*** Data provided ***

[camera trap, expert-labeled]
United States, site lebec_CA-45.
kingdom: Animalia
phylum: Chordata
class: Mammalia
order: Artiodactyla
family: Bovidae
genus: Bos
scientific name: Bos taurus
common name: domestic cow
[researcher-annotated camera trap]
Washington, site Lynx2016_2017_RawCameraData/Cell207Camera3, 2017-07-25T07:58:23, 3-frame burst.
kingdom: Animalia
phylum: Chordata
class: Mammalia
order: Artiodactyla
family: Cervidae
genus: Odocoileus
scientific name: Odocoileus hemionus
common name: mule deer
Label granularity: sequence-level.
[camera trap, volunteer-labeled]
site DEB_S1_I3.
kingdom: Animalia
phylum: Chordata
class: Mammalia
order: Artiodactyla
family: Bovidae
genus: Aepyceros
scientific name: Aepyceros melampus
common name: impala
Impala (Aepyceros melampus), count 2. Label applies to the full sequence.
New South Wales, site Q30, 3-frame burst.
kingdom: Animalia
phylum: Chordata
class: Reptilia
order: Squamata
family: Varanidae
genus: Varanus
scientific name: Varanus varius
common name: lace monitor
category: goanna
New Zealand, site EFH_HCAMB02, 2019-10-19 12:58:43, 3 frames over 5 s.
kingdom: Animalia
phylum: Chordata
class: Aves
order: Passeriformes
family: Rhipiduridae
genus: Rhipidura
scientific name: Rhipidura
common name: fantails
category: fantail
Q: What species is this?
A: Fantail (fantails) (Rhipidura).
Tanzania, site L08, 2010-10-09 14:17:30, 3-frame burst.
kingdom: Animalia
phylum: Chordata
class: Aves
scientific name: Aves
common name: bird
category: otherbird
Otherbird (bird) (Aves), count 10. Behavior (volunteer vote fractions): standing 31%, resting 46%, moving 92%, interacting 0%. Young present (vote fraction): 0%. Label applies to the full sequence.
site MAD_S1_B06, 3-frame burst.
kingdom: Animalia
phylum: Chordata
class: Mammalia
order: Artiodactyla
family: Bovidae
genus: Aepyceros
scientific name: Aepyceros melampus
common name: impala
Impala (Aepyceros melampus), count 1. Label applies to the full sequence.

*** End of Data provided ***

__What the exercise asks__. Using the listing, filter for "burst" and return the matching lines.

__Solution for this task__.
Washington, site Lynx2016_2017_RawCameraData/Cell207Camera3, 2017-07-25T07:58:23, 3-frame burst.
New South Wales, site Q30, 3-frame burst.
Tanzania, site L08, 2010-10-09 14:17:30, 3-frame burst.
site MAD_S1_B06, 3-frame burst.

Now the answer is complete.